The exposure to sugar-sweetened beverages does not solely occur because of pre-packaged beverages sold in the store. A study by Christel Hyden and Karen Bonuck of the Department of Family and Social Medicine discovered that sweeteners or solids containing sugars were added to 21% of toddlers’ “sippy cups” with homemade drinks on a regular basis. They also noted that Hispanic children were more likely to receive cereal in their “sippy cups” to flavor their milk while African American children were likely to have drink mixtures made of added sugars (5). These evaluated beverages contained almost triple the amount of sugar and over 20% more calories than those children that received beverages without sugar-sweeteners (5).

In an interview with twenty-nine Hispanic parents of toddlers, scientists found that parents considered homemade drinks such as “agua fresca” healthy, which was made with generous amounts of added sugar.  The aforementioned parents had mixed views on the importance of 100% fruit juice, which was gathered from their knowledge that was deemed to be predominantly derived from the WIC (6). On average, children in low-income families that receive support from WIC are more likely to consume sugar sweetened beverages than fruit at an earlier than recommended age which can lead to underdeveloped kidneys, immature digestive systems, and an increased possibility of allergies in later life (7). Often times those that consume sugar-sweetened beverages do not compensate for the increased energy intake with additional physical activity, which contributes to the nationwide obesity epidemic in the United States (8).
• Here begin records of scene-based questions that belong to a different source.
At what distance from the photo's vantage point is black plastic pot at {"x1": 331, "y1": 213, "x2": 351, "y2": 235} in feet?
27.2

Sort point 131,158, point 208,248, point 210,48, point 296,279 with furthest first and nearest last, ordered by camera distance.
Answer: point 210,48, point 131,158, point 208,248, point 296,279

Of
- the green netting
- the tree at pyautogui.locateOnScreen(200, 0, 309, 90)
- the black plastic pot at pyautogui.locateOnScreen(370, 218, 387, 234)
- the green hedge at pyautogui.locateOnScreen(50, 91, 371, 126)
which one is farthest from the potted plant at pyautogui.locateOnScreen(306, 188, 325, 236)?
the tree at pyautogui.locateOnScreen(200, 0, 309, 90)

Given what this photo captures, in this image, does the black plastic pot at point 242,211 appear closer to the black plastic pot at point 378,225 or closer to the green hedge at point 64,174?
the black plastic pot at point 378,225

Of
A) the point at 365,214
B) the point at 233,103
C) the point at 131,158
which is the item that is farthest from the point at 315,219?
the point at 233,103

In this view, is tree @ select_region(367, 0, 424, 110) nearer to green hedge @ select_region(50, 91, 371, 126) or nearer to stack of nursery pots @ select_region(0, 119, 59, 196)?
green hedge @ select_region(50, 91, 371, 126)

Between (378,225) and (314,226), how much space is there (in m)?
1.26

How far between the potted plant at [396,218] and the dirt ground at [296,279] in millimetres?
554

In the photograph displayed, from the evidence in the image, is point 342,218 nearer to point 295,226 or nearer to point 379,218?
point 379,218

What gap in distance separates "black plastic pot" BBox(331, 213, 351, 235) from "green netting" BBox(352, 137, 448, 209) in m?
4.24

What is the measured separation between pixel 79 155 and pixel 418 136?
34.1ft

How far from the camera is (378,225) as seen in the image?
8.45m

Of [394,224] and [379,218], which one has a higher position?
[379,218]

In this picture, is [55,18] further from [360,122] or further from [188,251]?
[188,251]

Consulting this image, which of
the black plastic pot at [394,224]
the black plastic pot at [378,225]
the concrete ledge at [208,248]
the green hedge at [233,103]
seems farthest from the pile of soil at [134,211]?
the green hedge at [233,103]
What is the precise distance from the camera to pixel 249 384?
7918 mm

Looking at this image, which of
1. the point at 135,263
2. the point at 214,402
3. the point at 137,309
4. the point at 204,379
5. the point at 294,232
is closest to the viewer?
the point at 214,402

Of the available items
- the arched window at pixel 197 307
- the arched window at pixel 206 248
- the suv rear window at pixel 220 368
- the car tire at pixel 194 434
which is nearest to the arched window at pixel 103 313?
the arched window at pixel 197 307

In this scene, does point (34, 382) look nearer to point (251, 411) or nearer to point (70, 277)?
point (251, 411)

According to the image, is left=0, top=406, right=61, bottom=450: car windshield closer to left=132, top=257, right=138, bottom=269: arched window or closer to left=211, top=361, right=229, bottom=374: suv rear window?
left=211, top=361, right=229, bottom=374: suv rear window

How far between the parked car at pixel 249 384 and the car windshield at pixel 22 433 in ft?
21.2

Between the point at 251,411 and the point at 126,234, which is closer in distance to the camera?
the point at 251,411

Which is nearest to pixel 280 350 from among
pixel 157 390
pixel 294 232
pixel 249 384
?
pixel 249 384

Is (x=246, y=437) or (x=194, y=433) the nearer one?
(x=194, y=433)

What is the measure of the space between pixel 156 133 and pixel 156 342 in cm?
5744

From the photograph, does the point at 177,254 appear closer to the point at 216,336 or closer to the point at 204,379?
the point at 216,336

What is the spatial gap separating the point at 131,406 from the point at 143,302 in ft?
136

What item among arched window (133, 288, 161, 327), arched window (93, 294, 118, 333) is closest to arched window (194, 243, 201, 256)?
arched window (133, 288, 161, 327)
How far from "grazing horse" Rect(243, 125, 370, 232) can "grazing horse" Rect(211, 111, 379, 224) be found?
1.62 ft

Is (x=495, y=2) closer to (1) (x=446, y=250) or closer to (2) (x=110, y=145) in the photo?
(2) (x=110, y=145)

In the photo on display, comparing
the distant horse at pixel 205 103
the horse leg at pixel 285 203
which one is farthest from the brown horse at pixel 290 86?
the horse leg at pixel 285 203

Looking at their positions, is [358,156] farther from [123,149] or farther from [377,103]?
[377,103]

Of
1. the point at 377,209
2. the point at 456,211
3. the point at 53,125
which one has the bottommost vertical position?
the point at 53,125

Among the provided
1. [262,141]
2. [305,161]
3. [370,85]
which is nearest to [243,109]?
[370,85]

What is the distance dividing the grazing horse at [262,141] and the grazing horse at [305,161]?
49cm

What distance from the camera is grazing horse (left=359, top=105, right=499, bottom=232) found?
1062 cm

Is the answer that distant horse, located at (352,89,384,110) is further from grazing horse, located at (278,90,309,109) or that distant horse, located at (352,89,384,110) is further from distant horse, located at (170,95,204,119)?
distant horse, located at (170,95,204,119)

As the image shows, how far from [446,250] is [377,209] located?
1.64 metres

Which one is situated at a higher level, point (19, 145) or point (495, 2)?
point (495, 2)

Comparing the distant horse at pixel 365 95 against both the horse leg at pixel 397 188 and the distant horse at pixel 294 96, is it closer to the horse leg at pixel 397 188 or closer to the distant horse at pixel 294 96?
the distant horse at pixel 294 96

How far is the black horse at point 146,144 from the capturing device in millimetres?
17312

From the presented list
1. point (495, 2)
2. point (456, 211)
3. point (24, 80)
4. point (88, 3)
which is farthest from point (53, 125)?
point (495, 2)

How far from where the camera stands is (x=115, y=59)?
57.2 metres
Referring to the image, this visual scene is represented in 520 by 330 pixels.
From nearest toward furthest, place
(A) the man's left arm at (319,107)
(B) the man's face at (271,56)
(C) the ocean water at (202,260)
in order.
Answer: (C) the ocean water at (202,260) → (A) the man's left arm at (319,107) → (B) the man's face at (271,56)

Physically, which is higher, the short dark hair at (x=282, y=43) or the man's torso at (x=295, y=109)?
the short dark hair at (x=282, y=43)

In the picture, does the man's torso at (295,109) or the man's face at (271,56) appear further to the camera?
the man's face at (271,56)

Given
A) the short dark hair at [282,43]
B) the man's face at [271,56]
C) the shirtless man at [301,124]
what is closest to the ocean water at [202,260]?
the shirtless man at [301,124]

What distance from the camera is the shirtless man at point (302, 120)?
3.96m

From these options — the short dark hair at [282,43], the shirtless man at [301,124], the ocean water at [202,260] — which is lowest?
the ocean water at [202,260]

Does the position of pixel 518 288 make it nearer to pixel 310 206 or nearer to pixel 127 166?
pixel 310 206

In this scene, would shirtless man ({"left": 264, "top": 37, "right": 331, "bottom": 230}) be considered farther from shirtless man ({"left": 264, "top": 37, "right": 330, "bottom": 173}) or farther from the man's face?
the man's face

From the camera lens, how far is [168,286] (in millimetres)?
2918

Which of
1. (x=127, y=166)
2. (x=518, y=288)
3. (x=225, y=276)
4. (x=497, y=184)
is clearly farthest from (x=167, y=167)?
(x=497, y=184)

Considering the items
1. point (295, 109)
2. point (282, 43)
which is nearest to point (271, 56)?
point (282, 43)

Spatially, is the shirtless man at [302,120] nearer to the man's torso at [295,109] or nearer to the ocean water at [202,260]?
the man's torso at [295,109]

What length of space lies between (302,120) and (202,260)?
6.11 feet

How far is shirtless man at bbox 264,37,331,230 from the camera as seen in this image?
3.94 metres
After the project was completed, I participated in another research project for an urban and rural environmental health class. The class mainly focuses on the anthropological effects of poor water quality. I realized, after sifting through interview transcripts, that low-income Latino and African-American mothers in the United States were the most likely to say that they did not trust their tap water. This led me to correlate mistrust of the water supply and the consumption of SSB’s.

If you read my “About Me” page you will realize that I spoke of passions. This is one of my passions. I want people to feel safe and secure consuming water across the United States.  Often times – amongst all of the soda, juice, chocolate milk, etc.- we forget how blessed we are to have access to a simple glass of water.

 

4.         4.  Cogswell, M. E., Gunn, J. P., Yuan, K., & Merritt, R. (2015). Sodium and Sugar in Complementary INfant and Toddler Foods Sold in the United States. Pediatrics , 135 (3), 416-423.

5.         5.  Hyden, C. J., & Bonuck, K. A. (2014). Addition of Solids and Sweeteners in Toddler Bottles and Sippy Cups. Infant, Child, and Adolescent , 6 (4), 205-210.

6.  Beck, A. L., Takayama, J. I., Halpern-Felsher, B., Badiner, N., & Barker, J. (2013). Understanding How Latino Parents Choose Beverages to Serve to Infants and Toddlers. Maternal and Child Health Journal , 18 (6), 1308-1315.

7.  Allen, J. (2003, November 3). Medicine; Weaned on Junk Food. Los Angeles Times

8.  Woodward-Lopez, G., Kao, J., & Ritchie, L. (2010). To What Extent Have Sweetened Beverages Contributed to the Obesity Epidemic? Public Health Nutrition , 14 (3), 499-509.

15.  Fiorito LM, Marini M, Mitchell DC, Smiciklas-Wright H, Birch LL.  Girls’ early sweeted carbonated beverage intake predicts different patterns of beverage and nutrient intake across childhood and adolescence.  J Am Diet Assoc.  2010 Apr;110(4):543-550.  doi:  10.1016/j.jada.2009.12.027.